*** Selected passage ***

Augmented reality versus virtual reality: what’s the difference?

In this somewhat technological article, we’ll help you gain a better understanding of the difference between ‘virtual reality’ and ‘augmented reality’.

Which reality is best adapted to your needs and market?

New technologies now play an increasingly important role when it comes to marketing manufactured products. Whether it’s to promote a new whirlpool tub, a faucet with integrated technology or contemporary flooring, there’s definitely no shortage of marketing tools out there to help you promote any type of product.

Of course, it’s easy to get lost in this maze of new technological innovations. But don’t worry, we’re here to guide you through them.
So, without further ado, let’s get right to the heart of the matter, starting with ‘virtual reality’.

What is ‘Virtual Reality’?

We’re convinced that, as a marketing director, there’s a very good chance you’re already familiar with the concept of virtual reality. The technology itself is not that new, as the term ‘virtual reality’ was actually coined back in the 1950s.

However, at the time it referred to a device that bore no resemblance whatsoever to the VR headsets we use today. This earlier version of the technology was more akin to a personalized cinema experience that was capable of stimulating a few of our senses. The device was equipped with fans and vibrating seats to create the perception of immersion.

*** Provided material ***

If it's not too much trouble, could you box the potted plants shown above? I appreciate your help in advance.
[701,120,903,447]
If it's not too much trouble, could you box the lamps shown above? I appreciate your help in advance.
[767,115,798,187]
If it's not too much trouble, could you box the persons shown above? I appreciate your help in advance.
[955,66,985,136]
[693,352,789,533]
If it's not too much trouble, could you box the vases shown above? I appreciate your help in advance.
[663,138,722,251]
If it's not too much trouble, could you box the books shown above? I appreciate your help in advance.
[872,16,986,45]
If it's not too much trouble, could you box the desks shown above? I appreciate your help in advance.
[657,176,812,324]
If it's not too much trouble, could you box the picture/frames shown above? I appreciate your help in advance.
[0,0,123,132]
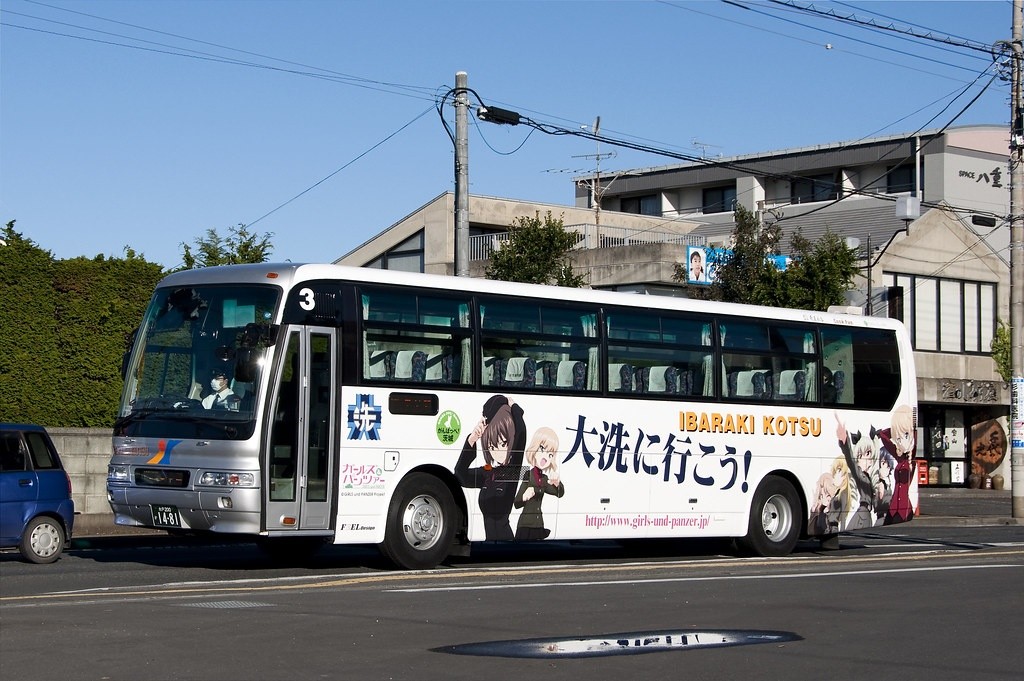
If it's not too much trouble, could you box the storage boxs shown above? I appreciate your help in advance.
[913,460,927,484]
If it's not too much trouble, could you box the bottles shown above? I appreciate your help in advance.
[992,474,1004,490]
[981,473,992,489]
[968,472,981,489]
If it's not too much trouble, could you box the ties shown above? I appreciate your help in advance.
[212,395,219,409]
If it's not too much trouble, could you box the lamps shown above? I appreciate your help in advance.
[962,378,974,387]
[996,381,1008,389]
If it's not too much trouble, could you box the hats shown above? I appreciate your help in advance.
[209,368,228,379]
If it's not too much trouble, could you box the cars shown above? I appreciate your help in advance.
[0,424,74,564]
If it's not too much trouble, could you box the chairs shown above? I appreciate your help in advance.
[289,353,329,402]
[368,349,845,403]
[0,438,24,470]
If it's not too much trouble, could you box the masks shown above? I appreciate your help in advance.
[211,379,226,391]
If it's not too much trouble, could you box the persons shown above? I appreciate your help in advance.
[944,436,949,449]
[689,251,706,282]
[823,366,837,403]
[174,366,237,409]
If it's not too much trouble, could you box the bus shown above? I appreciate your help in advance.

***

Problems:
A. According to the article, when was the term "virtual reality" coined?
B. From the article, return the part that opens with the words containing "Augmented reality versus" and closes with "is ‘Virtual Reality’?".
C. Condense the paragraph of the article beginning "However, at the time it referred" into one or two shorter sentences that keep its main facts.

Results by task:
A. It was coined in the 1950s.

B.
Augmented reality versus virtual reality: what’s the difference?

In this somewhat technological article, we’ll help you gain a better understanding of the difference between ‘virtual reality’ and ‘augmented reality’.

Which reality is best adapted to your needs and market?

New technologies now play an increasingly important role when it comes to marketing manufactured products. Whether it’s to promote a new whirlpool tub, a faucet with integrated technology or contemporary flooring, there’s definitely no shortage of marketing tools out there to help you promote any type of product.

Of course, it’s easy to get lost in this maze of new technological innovations. But don’t worry, we’re here to guide you through them.
So, without further ado, let’s get right to the heart of the matter, starting with ‘virtual reality’.

What is ‘Virtual Reality’?

C. The original virtual reality device looked nothing like today's VR headsets. It was closer to a personalized cinema experience that used fans and vibrating seats to stimulate a few senses and create a sense of immersion.